VIBO VALENTIA – Carcere a vita per Salvatore Lo Bianco, 51 anni, alias “U gniccu” e 28 anni di reclusione per Rosario Lo Bianco, 55 anni, entrambi ritenuti appartenenti all’omonimo clan. Questa la sentenza pronunciata oggi pomeriggio, 11 luglio 2028, dalla Corte di Assise di Catanzaro, presieduta dal giudice Forciniti, a conclusione del processo per l’omicidio di Filippo Piccione, avvenuto il 21 febbraio del 1993 in pieno centro a Vibo.
Accolte nella quasi totalità le richieste avanzate dal pm della Dda, Calcagno, al termine della requisitoria pronunciata il 2 luglio scorso. Per il secondo, difeso dall’avvocato Patrizio Cuppari, sono state riconosciute le attenuanti generiche mentre per il primo – difeso dagli avvocati Giuseppe Orecchio e Vincenzo Gennaro – la pena richiesta è stata l’ergastolo.

A pesare la circostanza che i racconti di diversi collaboratori di giustizia, tra cui Andrea Mantella, e quelli di Totò Mazzeo, lo abbiano indicato quale esecutore materiale del delitto commesso nei pressi di piazza Municipio, a Vibo, il giorno di carnevale, tant’è che gli autori avevano utilizzato delle maschere per celare il volto. Parti civili si sono costituiti i familiari della vittima nelle persone degli avvocati Francesco Gambardella e Danilo Iannello che hanno concluso alla passata udienza mentre oggi è stata la volta delle difese che hanno preceduto la camera di consiglio e la sentenza.

L’OMICIDIO IN PIENO CENTRO DI FILIPPO PICCIONE, CONOSCIUTO E STIMATO IN CITTA 

Piccione, di professione geologo, era stato ucciso a colpi di pistola esplosi a distanza ravvicinata. Un fatto di sangue che all’epoca fece parecchio scalpore in città, sia per l’efferatezza, sia perché la vittima era un professionista molto conosciuto. Secondo quanto documentato, l’omicidio sarebbe stato deciso dai vertici della cosca Lo Bianco, che vollero vendicare la morte del loro congiunto Leoluca Lo Bianco, ucciso, nelle campagne di Vibo Valentia, l’1 febbraio 1992. Dalle investigazioni era emerso che i colpi di fucile che causarono la morte di quest’ultimo erano stati esplosi dall’interno di una proprietà di Piccione. Tale circostanza – secondo gli inquirenti – avrebbe ingenerato all’interno della cosca Lo Bianco, il sospetto di un coinvolgimento dell’imprenditore vibonese costituendo, dunque, la causale dell’efferato omicidio.

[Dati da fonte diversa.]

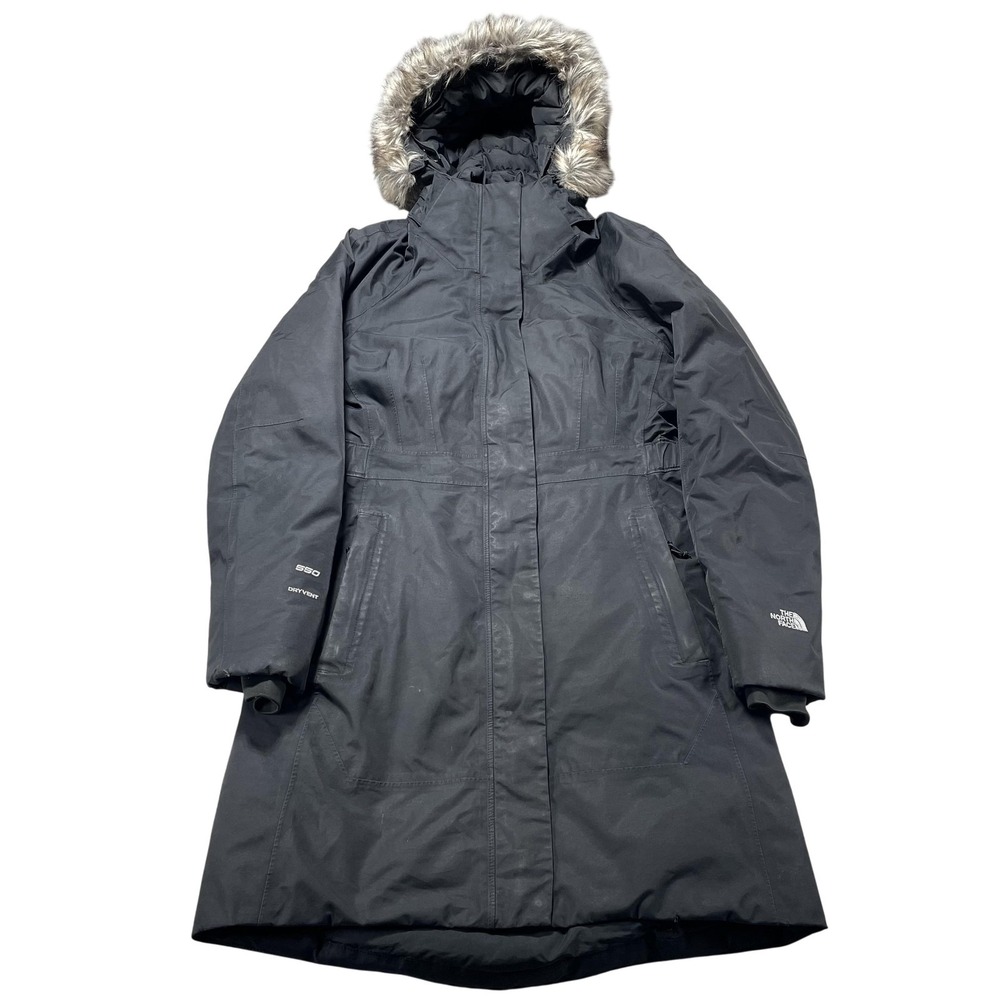 The North Face Coat‎ Womens Small Black 550 Down Parka Fur Hooded Zip Winter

Un’indagine – rimasta dormiente per oltre 20 anni – che i carabinieri del Nucleo investigativo di Vibo e del Ros di Catanzaro, coordinati dalla Dda del capoluogo di regione, avevano ripreso attingendo non solo ai collaboratori di giustizia ma effettuando riscontri sulle numerose informazioni testimoniali raccolte in quel periodo e in questi ultimi due anni, rianalizzandole attentamente, riuscendo così a far emergere discrasie che in un primo momento non erano state notate.

PER SULL’OMICIDIO PICCIONE IMPORTANTE IL LAVORO DEI CARABINIERI CHE HA PORTATO ALLA CONDANNA DELL’ERGASTOLO

Gli uomini dell’Arma avevano, quindi, riacceso la macchina investigativa arrivando ad indagare 10 persone, due delle quali, appunto i due imputati, erano finite in carcere. I nomi delle altre invece erano stati espunti dalla richiesta di rinvio a giudizio. Piccione, prima di essere ammazzato, aveva segnalato nel corso del tempo, con tanto di denunce, agli investigatori una serie di danneggiamenti che avrebbe imputato proprio alla persona che l’anno prima della sua morte venne uccisa. 
Nell’udienza dell’ottobre 2023, il collaboratore di giustizia Andrea Mantella, il quale, allora 21enne, era stato incaricato di attentare alla vita del geologo, aveva parlato di quest’ultimo come “vittima innocente di mafia” evidenziando che non era stato lui ad uccidere Lo Bianco, eliminando in tal modo ogni sua responsabilità nell’avviare la concatenazione di eventi che avrebbero poi portato alla sua morte.